European Obamaphiles Trash the U.S.
In the week leading up to the presidential election in the United States, the British media have been ramping up their disapproval of Sarah Palin, their adoration of Barack Obama, and their collective contempt for the American electorate. In the Guardian of October 28, George Monbiot trashes everything he can conjure up and concludes America is a vast wasteland of uneducated nincompoops. (Watch out, George: your long diatribe, which has already attracted the ire even of lefty bloggers, may backfire and cause millions of swing voters to go for McCain, as Ohioans did in 2004 when the Guardian mocked the stupid folks of that crucial state.)

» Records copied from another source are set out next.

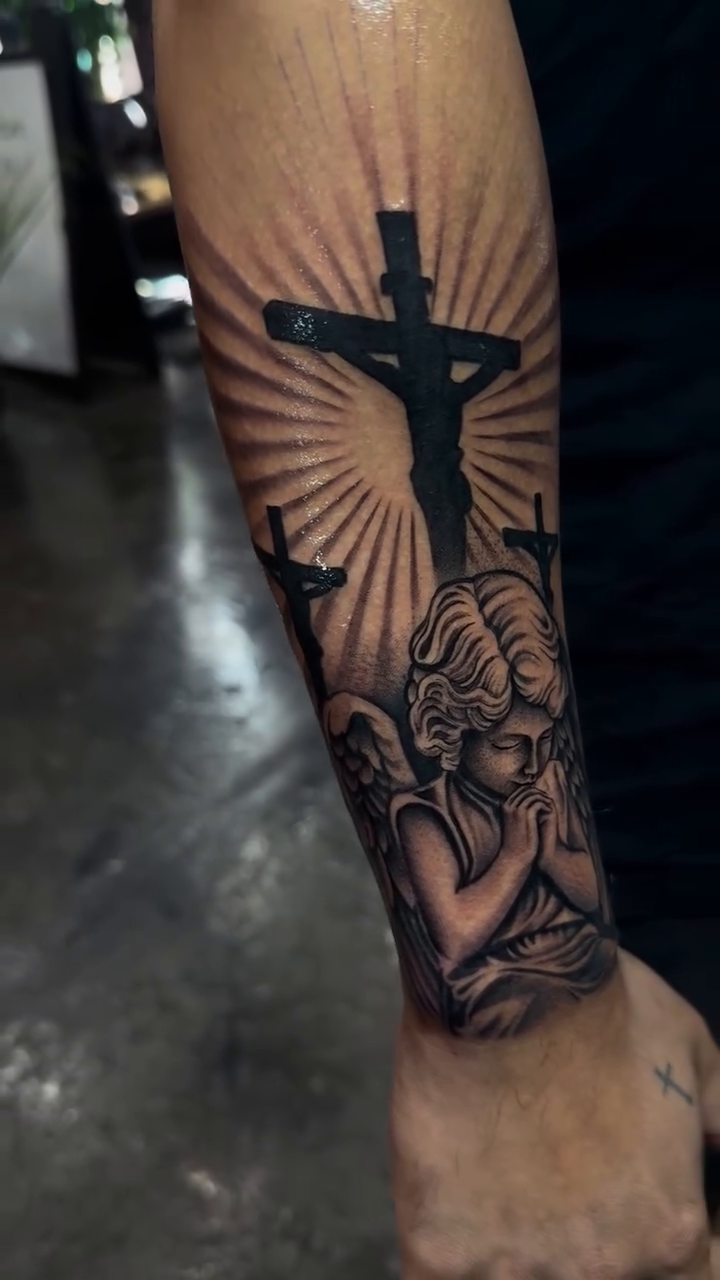 Crucifix and angel realism tattoo by Bernie calderon, Fresno, California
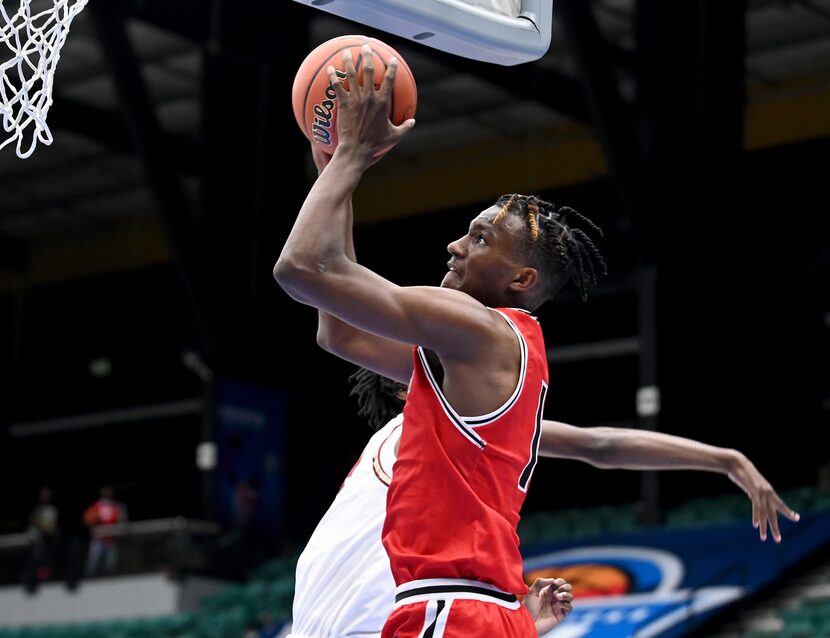 Mansfield Legacy’s Isaiah Manning (1) Keller Central’s  Winston Jones in the second half...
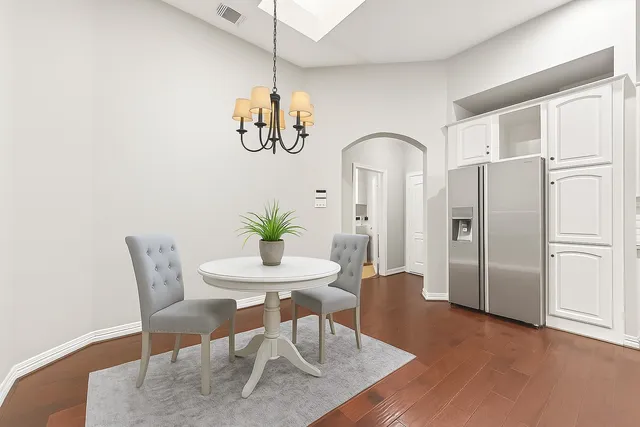 a view of a dining room with furniture a chandelier and wooden floor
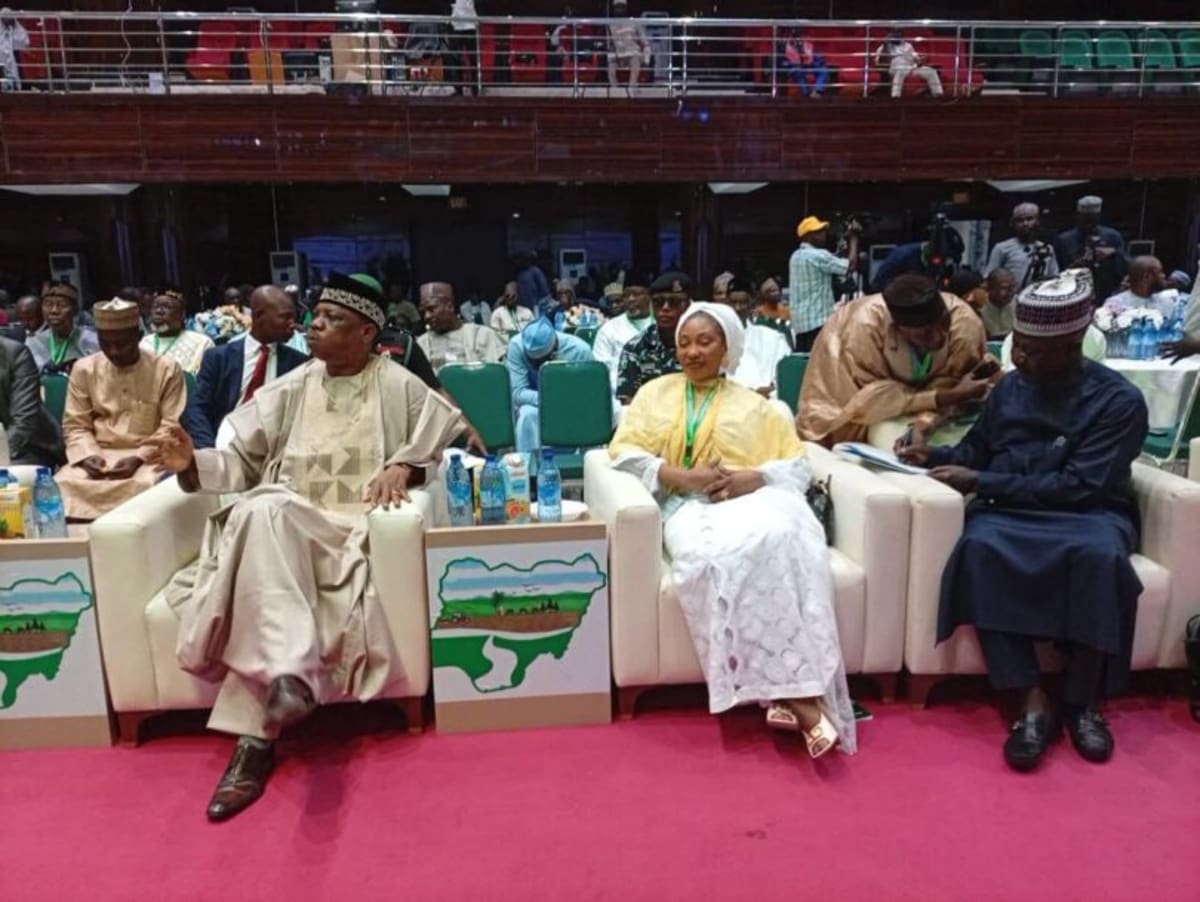 Nigerian farmers working restored fertile land in northern semi-arid region under clear sky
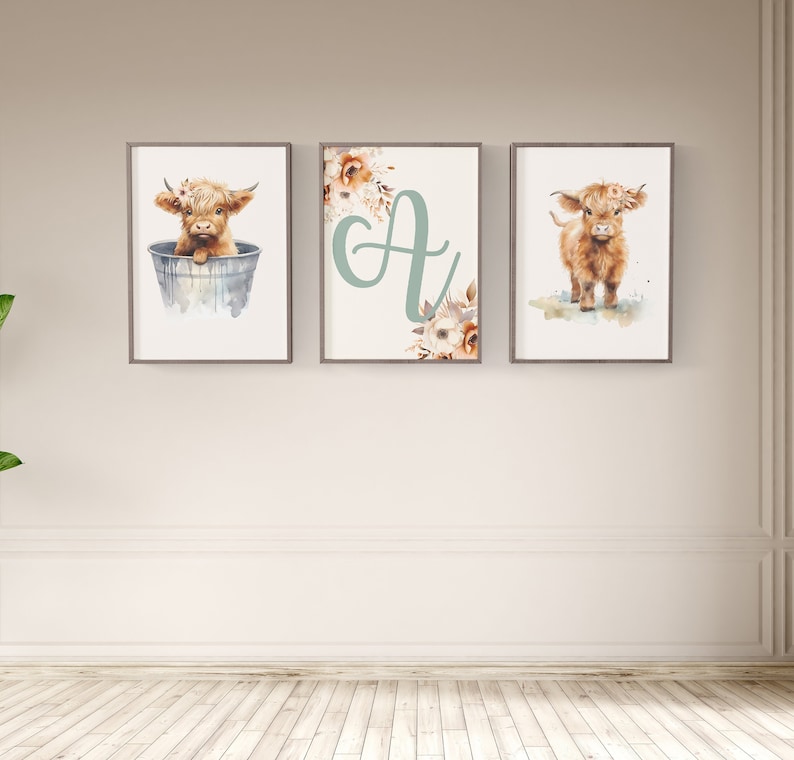 Puede incluir: Tres impresiones enmarcadas con ilustraciones de acuarela de una vaca de las tierras altas. La primera impresi&oacute;n muestra una vaca sentada en un cubo, la segunda impresi&oacute;n muestra la letra "A" con acentos florales, y la tercera impresi&oacute;n muestra una vaca de pie sobre un fondo de acuarela.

Now in the final hours of Election 2008, London's mayor, Boris Johnson, has endorsed Barack Obama. There is nothing wrong with this: despite his pukka accent Boris is an American citizen, having been born in New York and never renounced his allegiance to the Star-Spangled Banner. Although he is a Conservative and should show support for his counterpart party, the GOP, he chose to write an impassioned ode to Obama in the Daily Telegraph of October 21. This was followed on by a furious rebuke from the same paper's Washington correspondent, Toby Harnden, in the same twenty-four-hour cycle. Harnden sees Johnson's act as "silly" and cumbersome, inasmuch as Johnson had been ringing the praises of Hillary Clinton at the beginning of the primary season.
My complaint, however, is a specific one: I am sick and tired of Britons and Europeans pontificating about "American racism." It defies belief that nations who plundered vast continents and colonialized the Hottentot are now telling Americans they should shed their shameful past. There is no denying the United States has a legacy of misfortune in the context of the era of slavery and that segregation was a blot on its history, but the impact of African-Americans on every aspect of American culture is something to be celebrated and that has no equal in Europe and Great Britain. Whether one supported Hillary Clinton or Mike Huckabee, or whether one will be voting for John McCain or Barack Obama, the United States has just shown the world it is capable of staging an energetic exercise in democracy that cannot be rivaled anywhere on the planet. Yes, there have been nasty moments aplenty but no blood has been shed. The cheerful faces of blue- and white-collar campaigners across the great nation are a welcome contrast to the ugly scenario now unfolding in Britain over the peregrinations of grim government officials on the yacht of a slimy oligarch whose shenanigans have left him banned by the FBI from entering the U.S.